But option 4 is also the worst option from a technical standpoint, for the same reason given in the FAQ for why duplicate fields are permitted in the first place.

It rules out both the high-performance approach of doing a skip-search scan across field names in the binary encoding, as well as the developer-friendly approach of just deserializing all of the fields into a clobbering hash table and then looking up the required names.

Prohibiting duplicate field names in symbol tables does not suffer from the O(N) space problem described in the linked FAQ because there is a known, fixed number of system fields that need to be checked. We don't need to specify that all field names in symbol tables must be unique (i.e. even open content), just symbols and imports (and, within import descriptor structs, name, version, and max_id).

For the same reason, it doesn't affect skip-scanning over open content; in structs, the field name symbol always precedes the value, so the value can be skipped without parsing once the field name is determined to not match one of the system fields. This field name check would need to be done regardless of which option from above is chosen.

As you state, it may prevent you from being able to read the struct into a map whose implementation you don't control, but it's not clear to me that that's something that would actually be desirable to do.

People should not construct weird system Structs, and if they do, they might get weird behavior.

Following rule (b) stated above, prohibiting duplicate field names on read also implies that they should be prohibited on write. So by going with Option 4, we will help users avoid getting in this situation that can be a large headache once data is already serialized. I think we can give implementations freedom about how to handle this case on write, as long as no implementation writes a symbol table with repeated system fields in the same struct.

▶ _STATED PROBLEM 1_
In the thread on duplicate fields in symbol tables, condense the paragraph beginning "Prohibiting duplicate field names in symbol tables" into a shorter version that keeps its main points.
▶ _STATED PROBLEM 2_
Write a continuation of the thread on duplicate fields in symbol tables, picking up after its final sentence.

(Raw records)
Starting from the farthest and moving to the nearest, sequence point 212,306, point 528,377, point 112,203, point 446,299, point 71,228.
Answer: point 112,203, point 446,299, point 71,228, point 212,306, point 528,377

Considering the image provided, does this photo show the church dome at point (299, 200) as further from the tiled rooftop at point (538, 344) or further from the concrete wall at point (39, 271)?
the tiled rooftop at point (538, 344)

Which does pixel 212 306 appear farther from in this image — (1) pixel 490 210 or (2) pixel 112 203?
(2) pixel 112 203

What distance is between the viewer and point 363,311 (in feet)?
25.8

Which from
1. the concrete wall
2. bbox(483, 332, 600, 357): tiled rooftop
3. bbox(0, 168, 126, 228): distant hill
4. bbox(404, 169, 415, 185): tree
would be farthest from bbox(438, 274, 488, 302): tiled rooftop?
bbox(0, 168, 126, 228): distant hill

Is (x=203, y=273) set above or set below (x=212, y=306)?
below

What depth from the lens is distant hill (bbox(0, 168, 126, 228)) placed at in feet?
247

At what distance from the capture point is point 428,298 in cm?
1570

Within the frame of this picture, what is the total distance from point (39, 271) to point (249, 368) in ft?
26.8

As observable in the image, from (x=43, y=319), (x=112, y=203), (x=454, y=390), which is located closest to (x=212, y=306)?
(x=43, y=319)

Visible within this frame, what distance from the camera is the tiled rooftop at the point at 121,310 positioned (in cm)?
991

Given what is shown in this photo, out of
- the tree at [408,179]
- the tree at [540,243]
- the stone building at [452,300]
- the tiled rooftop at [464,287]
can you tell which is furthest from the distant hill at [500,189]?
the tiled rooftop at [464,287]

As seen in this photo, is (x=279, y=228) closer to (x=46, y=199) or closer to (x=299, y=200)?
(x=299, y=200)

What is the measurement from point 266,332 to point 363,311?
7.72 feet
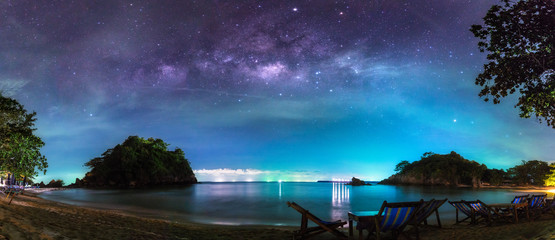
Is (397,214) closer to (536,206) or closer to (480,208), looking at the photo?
(480,208)

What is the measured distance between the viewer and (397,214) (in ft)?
22.1

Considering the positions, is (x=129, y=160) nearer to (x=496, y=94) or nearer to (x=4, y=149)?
(x=4, y=149)

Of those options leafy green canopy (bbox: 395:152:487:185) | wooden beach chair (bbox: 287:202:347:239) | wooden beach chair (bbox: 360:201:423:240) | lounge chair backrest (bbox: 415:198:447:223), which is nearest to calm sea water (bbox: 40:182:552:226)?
wooden beach chair (bbox: 287:202:347:239)

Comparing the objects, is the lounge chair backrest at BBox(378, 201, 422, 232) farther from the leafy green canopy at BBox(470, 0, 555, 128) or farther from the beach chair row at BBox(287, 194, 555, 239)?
the leafy green canopy at BBox(470, 0, 555, 128)

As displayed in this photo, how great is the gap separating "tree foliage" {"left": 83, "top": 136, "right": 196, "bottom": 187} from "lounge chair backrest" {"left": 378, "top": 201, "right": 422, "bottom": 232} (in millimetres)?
76347

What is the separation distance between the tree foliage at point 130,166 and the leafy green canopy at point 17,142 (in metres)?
60.2

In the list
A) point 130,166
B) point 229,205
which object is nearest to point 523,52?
point 229,205

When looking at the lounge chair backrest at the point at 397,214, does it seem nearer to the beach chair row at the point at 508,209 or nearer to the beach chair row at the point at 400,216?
the beach chair row at the point at 400,216

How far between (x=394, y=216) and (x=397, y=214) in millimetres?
92

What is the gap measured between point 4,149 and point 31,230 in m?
12.7

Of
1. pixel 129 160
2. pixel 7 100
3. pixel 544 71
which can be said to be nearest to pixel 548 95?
pixel 544 71

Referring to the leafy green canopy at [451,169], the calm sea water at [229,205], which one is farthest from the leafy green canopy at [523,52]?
the leafy green canopy at [451,169]

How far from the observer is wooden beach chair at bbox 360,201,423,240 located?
6.59 metres

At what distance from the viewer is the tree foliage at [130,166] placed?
2793 inches
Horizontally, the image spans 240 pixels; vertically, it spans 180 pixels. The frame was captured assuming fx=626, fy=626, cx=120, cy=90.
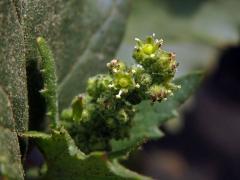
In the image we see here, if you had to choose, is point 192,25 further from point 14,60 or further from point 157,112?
point 14,60

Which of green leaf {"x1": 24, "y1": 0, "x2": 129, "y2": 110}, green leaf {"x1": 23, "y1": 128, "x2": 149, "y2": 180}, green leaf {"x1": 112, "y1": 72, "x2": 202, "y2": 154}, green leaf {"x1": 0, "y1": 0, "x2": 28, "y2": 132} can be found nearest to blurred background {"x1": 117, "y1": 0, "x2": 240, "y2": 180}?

▶ _RESULT 1_
Banning duplicate field names in symbol tables avoids the O(N) space problem described in the linked FAQ, because only a known, fixed number of system fields must be checked. Uniqueness need not apply to every field name, including open content. It applies only to symbols and imports, and, within import descriptor structs, to name, version, and max_id.

▶ _RESULT 2_
For example, an writer may fail, or it may intercept the symbol table being written and combine repeated fields in memory in a well-defined way before writing out a valid symbol table that does not violate the rules stated above.


Let me know if anything is unclear. I'm happy to continue the discussion.

tgregg avatar Mar 04 '20 22:03 tgregg

We will need to opt for a solution like your option 4 above. In other words, we must prohibit repeated field names for system fields in system structs, and we can probably address all cases with a single statement at the top of the Symbols page of the spec.

I agree that this would be sufficient. Moreover I think the prohibition has to be restricted to system fields, else the change would be backwards-incompatible, as the spec currently says that non-system fields should be ignored.

a) Ion data must be equivalent when read by any Ion implementation. If this cannot be guaranteed, parsing should fail as early as possible.

This seems reasonable. As a corollary, I think this means that parsers can't have any limitations that can't be detected by the parser at runtime.

b) An Ion writer must not allow the user to write date that violates (a)

It's not clear to me what this means. If this this intended to mean that an Ion writer should never write output that is not Ion, that seems like it goes without saying.

Alternatively this could mean that there exists valid Ion that when read by a correct Ion parser has multiple valid results. I don't think any such valid Ion exists (though option 1 proposes that it could). Regardless, I think this is a good principle. Even if ambiguous Ion does exist, Ion writers should not write it if there is a non-ambiguous alternative.

For the same reason, it doesn't affect skip-scanning over open content; in structs, the field name symbol always precedes the value, so the value can be skipped without parsing once the field name is determined to not match one of the system fields. This field name check would need to be done regardless of which option from above is chosen.

I think my concern here has been misunderstood. I had intended that "scanning" convey stopping once the required values are found. The performance impact is not that field values would need to be parsed deeper than is required to determine their byte length, the issue is that the once symbols and imports are found, all remaining field names still need to be checked, despite being ignored, because they might be repeats of imports/symbols.

Following rule (b) stated above, prohibiting duplicate field names on read also implies that they should be prohibited on write.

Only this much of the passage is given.